◆ DIRECTION ◆
Please return the data below word for word, every line included.

◆ RECORDS SUPPLIED ◆
* * * * *

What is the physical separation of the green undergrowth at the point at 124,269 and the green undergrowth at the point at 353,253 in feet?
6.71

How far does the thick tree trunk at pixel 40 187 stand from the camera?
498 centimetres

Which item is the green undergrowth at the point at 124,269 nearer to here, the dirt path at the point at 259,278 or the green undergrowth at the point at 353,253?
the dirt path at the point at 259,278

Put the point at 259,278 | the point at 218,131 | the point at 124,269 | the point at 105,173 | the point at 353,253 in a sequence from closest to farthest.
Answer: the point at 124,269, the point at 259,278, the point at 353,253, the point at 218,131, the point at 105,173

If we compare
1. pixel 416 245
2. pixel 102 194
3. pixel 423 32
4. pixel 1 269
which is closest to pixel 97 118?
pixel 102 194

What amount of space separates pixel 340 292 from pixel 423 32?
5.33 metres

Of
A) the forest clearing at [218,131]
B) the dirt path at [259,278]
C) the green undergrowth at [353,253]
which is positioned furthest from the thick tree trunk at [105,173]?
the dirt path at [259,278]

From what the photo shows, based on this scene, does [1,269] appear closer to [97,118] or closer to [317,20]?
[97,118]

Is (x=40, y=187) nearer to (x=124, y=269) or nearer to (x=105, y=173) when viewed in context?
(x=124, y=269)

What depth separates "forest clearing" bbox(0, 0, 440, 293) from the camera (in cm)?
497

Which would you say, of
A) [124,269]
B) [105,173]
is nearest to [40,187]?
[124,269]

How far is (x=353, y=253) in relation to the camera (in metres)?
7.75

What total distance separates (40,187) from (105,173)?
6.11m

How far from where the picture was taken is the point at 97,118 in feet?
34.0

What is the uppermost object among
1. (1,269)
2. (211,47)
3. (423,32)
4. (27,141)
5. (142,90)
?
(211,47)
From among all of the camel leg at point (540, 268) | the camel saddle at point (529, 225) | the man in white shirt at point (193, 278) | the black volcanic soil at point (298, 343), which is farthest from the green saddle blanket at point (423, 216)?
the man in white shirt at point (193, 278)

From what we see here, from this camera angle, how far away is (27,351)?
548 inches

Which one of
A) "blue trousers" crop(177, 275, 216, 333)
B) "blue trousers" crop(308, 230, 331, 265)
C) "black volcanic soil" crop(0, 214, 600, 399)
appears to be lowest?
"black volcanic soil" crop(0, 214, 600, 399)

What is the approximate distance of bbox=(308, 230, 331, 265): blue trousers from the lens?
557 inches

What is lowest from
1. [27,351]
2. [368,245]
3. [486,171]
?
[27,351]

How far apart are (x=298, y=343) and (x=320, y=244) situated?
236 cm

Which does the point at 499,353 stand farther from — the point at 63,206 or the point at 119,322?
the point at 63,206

* * * * *

◆ SOLUTION TO THE PROBLEM ◆
What is the physical separation of the green undergrowth at the point at 124,269 and the green undergrowth at the point at 353,253 in feet?
6.71

How far does the thick tree trunk at pixel 40 187 stand from the camera?
498 centimetres

Which item is the green undergrowth at the point at 124,269 nearer to here, the dirt path at the point at 259,278 or the green undergrowth at the point at 353,253?
the dirt path at the point at 259,278

Put the point at 259,278 | the point at 218,131 | the point at 124,269 | the point at 105,173 | the point at 353,253 in a sequence from closest to farthest.
Answer: the point at 124,269, the point at 259,278, the point at 353,253, the point at 218,131, the point at 105,173

If we compare
1. pixel 416 245
2. pixel 102 194
3. pixel 423 32
4. pixel 1 269
which is closest to pixel 97 118?
pixel 102 194

What amount of space separates pixel 340 292 from pixel 423 32?
5.33 metres

Of
A) the forest clearing at [218,131]
B) the dirt path at [259,278]
C) the green undergrowth at [353,253]
which is positioned furthest from the thick tree trunk at [105,173]?
the dirt path at [259,278]

From what the photo shows, based on this scene, does [1,269] appear closer to [97,118] or closer to [317,20]?
[97,118]

Is (x=40, y=187) nearer to (x=124, y=269) or nearer to (x=105, y=173) when viewed in context?
(x=124, y=269)

What depth separates "forest clearing" bbox(0, 0, 440, 293) from the camera (in cm)?
497

Which would you say, of
A) [124,269]
B) [105,173]
is nearest to [40,187]?
[124,269]

How far is (x=353, y=253) in relation to the camera (in metres)?
7.75

What total distance separates (40,187) from (105,173)?
6.11m

How far from where the picture was taken is the point at 97,118 in feet?
34.0

What is the uppermost object among
1. (1,269)
2. (211,47)
3. (423,32)
4. (27,141)
5. (142,90)
?
(211,47)
From among all of the camel leg at point (540, 268) | the camel saddle at point (529, 225) | the man in white shirt at point (193, 278) | the black volcanic soil at point (298, 343), which is farthest from the green saddle blanket at point (423, 216)?
the man in white shirt at point (193, 278)

From what we see here, from this camera angle, how far away is (27,351)?
548 inches

Which one of
A) "blue trousers" crop(177, 275, 216, 333)
B) "blue trousers" crop(308, 230, 331, 265)
C) "black volcanic soil" crop(0, 214, 600, 399)
appears to be lowest?
"black volcanic soil" crop(0, 214, 600, 399)

What is the approximate distance of bbox=(308, 230, 331, 265): blue trousers from the lens?
557 inches

What is lowest from
1. [27,351]
2. [368,245]
3. [486,171]
?
[27,351]

How far apart are (x=298, y=343) and (x=320, y=244) situated?
236 cm

Which does the point at 499,353 stand farther from — the point at 63,206 or the point at 119,322?
the point at 63,206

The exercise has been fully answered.